### What needs to be done
Every line of the material must be set down again without alteration.

### Data for this exercise
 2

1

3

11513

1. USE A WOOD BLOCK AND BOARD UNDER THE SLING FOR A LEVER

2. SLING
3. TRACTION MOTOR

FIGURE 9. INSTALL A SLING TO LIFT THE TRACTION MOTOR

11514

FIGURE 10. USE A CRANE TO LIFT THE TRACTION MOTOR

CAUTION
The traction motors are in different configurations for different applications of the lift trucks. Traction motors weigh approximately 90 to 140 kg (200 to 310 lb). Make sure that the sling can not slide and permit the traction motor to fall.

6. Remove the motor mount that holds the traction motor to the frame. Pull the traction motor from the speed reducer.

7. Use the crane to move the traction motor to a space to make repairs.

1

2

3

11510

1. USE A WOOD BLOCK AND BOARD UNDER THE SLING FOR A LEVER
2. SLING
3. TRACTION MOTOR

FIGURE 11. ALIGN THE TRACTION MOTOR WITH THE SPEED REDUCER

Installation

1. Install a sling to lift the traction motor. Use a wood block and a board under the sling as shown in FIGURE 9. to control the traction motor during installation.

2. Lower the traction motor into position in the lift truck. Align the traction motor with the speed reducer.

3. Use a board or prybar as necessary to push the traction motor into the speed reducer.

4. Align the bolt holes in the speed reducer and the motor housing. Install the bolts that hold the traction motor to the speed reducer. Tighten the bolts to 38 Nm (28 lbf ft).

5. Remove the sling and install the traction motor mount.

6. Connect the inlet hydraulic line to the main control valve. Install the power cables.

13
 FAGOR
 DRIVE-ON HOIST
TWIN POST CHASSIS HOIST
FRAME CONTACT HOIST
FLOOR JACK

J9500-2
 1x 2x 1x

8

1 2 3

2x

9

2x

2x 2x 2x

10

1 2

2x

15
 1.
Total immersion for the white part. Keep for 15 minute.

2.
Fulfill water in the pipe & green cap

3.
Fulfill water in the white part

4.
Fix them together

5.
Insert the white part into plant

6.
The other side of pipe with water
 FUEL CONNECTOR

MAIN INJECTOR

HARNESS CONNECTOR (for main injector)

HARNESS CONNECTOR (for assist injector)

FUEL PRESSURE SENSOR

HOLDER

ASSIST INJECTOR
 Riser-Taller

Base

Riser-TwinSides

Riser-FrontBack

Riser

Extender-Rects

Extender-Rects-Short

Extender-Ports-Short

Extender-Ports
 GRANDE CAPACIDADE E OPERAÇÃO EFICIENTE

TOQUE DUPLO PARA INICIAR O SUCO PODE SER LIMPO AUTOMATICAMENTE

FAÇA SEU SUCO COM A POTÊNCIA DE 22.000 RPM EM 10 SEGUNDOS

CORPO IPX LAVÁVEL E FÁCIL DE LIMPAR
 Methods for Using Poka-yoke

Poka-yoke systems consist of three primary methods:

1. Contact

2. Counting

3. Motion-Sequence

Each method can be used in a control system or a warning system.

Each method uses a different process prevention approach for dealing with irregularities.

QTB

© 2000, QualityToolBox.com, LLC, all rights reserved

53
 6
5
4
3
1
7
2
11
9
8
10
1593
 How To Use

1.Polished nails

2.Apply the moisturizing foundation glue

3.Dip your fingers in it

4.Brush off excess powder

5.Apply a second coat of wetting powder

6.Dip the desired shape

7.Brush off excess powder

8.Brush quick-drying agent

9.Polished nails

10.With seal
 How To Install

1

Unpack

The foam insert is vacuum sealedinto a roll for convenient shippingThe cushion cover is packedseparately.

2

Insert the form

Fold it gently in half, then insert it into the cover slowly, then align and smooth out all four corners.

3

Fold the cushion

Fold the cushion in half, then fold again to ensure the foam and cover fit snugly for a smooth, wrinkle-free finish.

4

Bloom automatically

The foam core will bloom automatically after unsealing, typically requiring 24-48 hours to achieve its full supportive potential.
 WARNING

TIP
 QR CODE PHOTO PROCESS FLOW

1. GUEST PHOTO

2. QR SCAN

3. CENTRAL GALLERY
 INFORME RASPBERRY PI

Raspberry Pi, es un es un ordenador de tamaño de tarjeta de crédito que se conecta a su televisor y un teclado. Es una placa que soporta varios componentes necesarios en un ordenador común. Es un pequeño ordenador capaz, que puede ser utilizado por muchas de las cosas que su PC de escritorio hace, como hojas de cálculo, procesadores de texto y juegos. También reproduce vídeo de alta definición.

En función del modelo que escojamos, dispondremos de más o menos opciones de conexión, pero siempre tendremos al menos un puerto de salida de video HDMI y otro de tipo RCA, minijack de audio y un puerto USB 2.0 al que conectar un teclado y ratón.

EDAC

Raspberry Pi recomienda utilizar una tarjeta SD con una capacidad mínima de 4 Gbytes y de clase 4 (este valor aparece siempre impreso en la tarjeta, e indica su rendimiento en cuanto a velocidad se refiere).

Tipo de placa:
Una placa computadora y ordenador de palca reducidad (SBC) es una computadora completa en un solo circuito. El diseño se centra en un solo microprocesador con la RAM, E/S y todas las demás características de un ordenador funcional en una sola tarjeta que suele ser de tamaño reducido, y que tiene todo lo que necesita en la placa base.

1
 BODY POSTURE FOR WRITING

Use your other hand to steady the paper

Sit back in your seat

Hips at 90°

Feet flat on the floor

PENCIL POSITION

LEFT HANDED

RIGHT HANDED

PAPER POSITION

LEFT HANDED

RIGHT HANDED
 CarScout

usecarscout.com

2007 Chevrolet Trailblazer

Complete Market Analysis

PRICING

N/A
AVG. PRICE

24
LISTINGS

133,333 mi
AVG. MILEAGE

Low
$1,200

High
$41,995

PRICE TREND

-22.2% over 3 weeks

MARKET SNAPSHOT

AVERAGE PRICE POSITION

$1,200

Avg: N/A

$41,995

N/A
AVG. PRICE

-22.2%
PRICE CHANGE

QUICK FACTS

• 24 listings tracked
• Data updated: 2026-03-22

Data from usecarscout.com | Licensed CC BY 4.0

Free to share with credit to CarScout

### Expected answer
 2

1

3

11513

1. USE A WOOD BLOCK AND BOARD UNDER THE SLING FOR A LEVER

2. SLING
3. TRACTION MOTOR

FIGURE 9. INSTALL A SLING TO LIFT THE TRACTION MOTOR

11514

FIGURE 10. USE A CRANE TO LIFT THE TRACTION MOTOR

CAUTION
The traction motors are in different configurations for different applications of the lift trucks. Traction motors weigh approximately 90 to 140 kg (200 to 310 lb). Make sure that the sling can not slide and permit the traction motor to fall.

6. Remove the motor mount that holds the traction motor to the frame. Pull the traction motor from the speed reducer.

7. Use the crane to move the traction motor to a space to make repairs.

1

2

3

11510

1. USE A WOOD BLOCK AND BOARD UNDER THE SLING FOR A LEVER
2. SLING
3. TRACTION MOTOR

FIGURE 11. ALIGN THE TRACTION MOTOR WITH THE SPEED REDUCER

Installation

1. Install a sling to lift the traction motor. Use a wood block and a board under the sling as shown in FIGURE 9. to control the traction motor during installation.

2. Lower the traction motor into position in the lift truck. Align the traction motor with the speed reducer.

3. Use a board or prybar as necessary to push the traction motor into the speed reducer.

4. Align the bolt holes in the speed reducer and the motor housing. Install the bolts that hold the traction motor to the speed reducer. Tighten the bolts to 38 Nm (28 lbf ft).

5. Remove the sling and install the traction motor mount.

6. Connect the inlet hydraulic line to the main control valve. Install the power cables.

13
 FAGOR
 DRIVE-ON HOIST
TWIN POST CHASSIS HOIST
FRAME CONTACT HOIST
FLOOR JACK

J9500-2
 1x 2x 1x

8

1 2 3

2x

9

2x

2x 2x 2x

10

1 2

2x

15
 1.
Total immersion for the white part. Keep for 15 minute.

2.
Fulfill water in the pipe & green cap

3.
Fulfill water in the white part

4.
Fix them together

5.
Insert the white part into plant

6.
The other side of pipe with water
 FUEL CONNECTOR

MAIN INJECTOR

HARNESS CONNECTOR (for main injector)

HARNESS CONNECTOR (for assist injector)

FUEL PRESSURE SENSOR

HOLDER

ASSIST INJECTOR
 Riser-Taller

Base

Riser-TwinSides

Riser-FrontBack

Riser

Extender-Rects

Extender-Rects-Short

Extender-Ports-Short

Extender-Ports
 GRANDE CAPACIDADE E OPERAÇÃO EFICIENTE

TOQUE DUPLO PARA INICIAR O SUCO PODE SER LIMPO AUTOMATICAMENTE

FAÇA SEU SUCO COM A POTÊNCIA DE 22.000 RPM EM 10 SEGUNDOS

CORPO IPX LAVÁVEL E FÁCIL DE LIMPAR
 Methods for Using Poka-yoke

Poka-yoke systems consist of three primary methods:

1. Contact

2. Counting

3. Motion-Sequence

Each method can be used in a control system or a warning system.

Each method uses a different process prevention approach for dealing with irregularities.

QTB

© 2000, QualityToolBox.com, LLC, all rights reserved

53
 6
5
4
3
1
7
2
11
9
8
10
1593
 How To Use

1.Polished nails

2.Apply the moisturizing foundation glue

3.Dip your fingers in it

4.Brush off excess powder

5.Apply a second coat of wetting powder

6.Dip the desired shape

7.Brush off excess powder

8.Brush quick-drying agent

9.Polished nails

10.With seal
 How To Install

1

Unpack

The foam insert is vacuum sealedinto a roll for convenient shippingThe cushion cover is packedseparately.

2

Insert the form

Fold it gently in half, then insert it into the cover slowly, then align and smooth out all four corners.

3

Fold the cushion

Fold the cushion in half, then fold again to ensure the foam and cover fit snugly for a smooth, wrinkle-free finish.

4

Bloom automatically

The foam core will bloom automatically after unsealing, typically requiring 24-48 hours to achieve its full supportive potential.
 WARNING

TIP
 QR CODE PHOTO PROCESS FLOW

1. GUEST PHOTO

2. QR SCAN

3. CENTRAL GALLERY
 INFORME RASPBERRY PI

Raspberry Pi, es un es un ordenador de tamaño de tarjeta de crédito que se conecta a su televisor y un teclado. Es una placa que soporta varios componentes necesarios en un ordenador común. Es un pequeño ordenador capaz, que puede ser utilizado por muchas de las cosas que su PC de escritorio hace, como hojas de cálculo, procesadores de texto y juegos. También reproduce vídeo de alta definición.

En función del modelo que escojamos, dispondremos de más o menos opciones de conexión, pero siempre tendremos al menos un puerto de salida de video HDMI y otro de tipo RCA, minijack de audio y un puerto USB 2.0 al que conectar un teclado y ratón.

EDAC

Raspberry Pi recomienda utilizar una tarjeta SD con una capacidad mínima de 4 Gbytes y de clase 4 (este valor aparece siempre impreso en la tarjeta, e indica su rendimiento en cuanto a velocidad se refiere).

Tipo de placa:
Una placa computadora y ordenador de palca reducidad (SBC) es una computadora completa en un solo circuito. El diseño se centra en un solo microprocesador con la RAM, E/S y todas las demás características de un ordenador funcional en una sola tarjeta que suele ser de tamaño reducido, y que tiene todo lo que necesita en la placa base.

1
 BODY POSTURE FOR WRITING

Use your other hand to steady the paper

Sit back in your seat

Hips at 90°

Feet flat on the floor

PENCIL POSITION

LEFT HANDED

RIGHT HANDED

PAPER POSITION

LEFT HANDED

RIGHT HANDED
 CarScout

usecarscout.com

2007 Chevrolet Trailblazer

Complete Market Analysis

PRICING

N/A
AVG. PRICE

24
LISTINGS

133,333 mi
AVG. MILEAGE

Low
$1,200

High
$41,995

PRICE TREND

-22.2% over 3 weeks

MARKET SNAPSHOT

AVERAGE PRICE POSITION

$1,200

Avg: N/A

$41,995

N/A
AVG. PRICE

-22.2%
PRICE CHANGE

QUICK FACTS

• 24 listings tracked
• Data updated: 2026-03-22

Data from usecarscout.com | Licensed CC BY 4.0

Free to share with credit to CarScout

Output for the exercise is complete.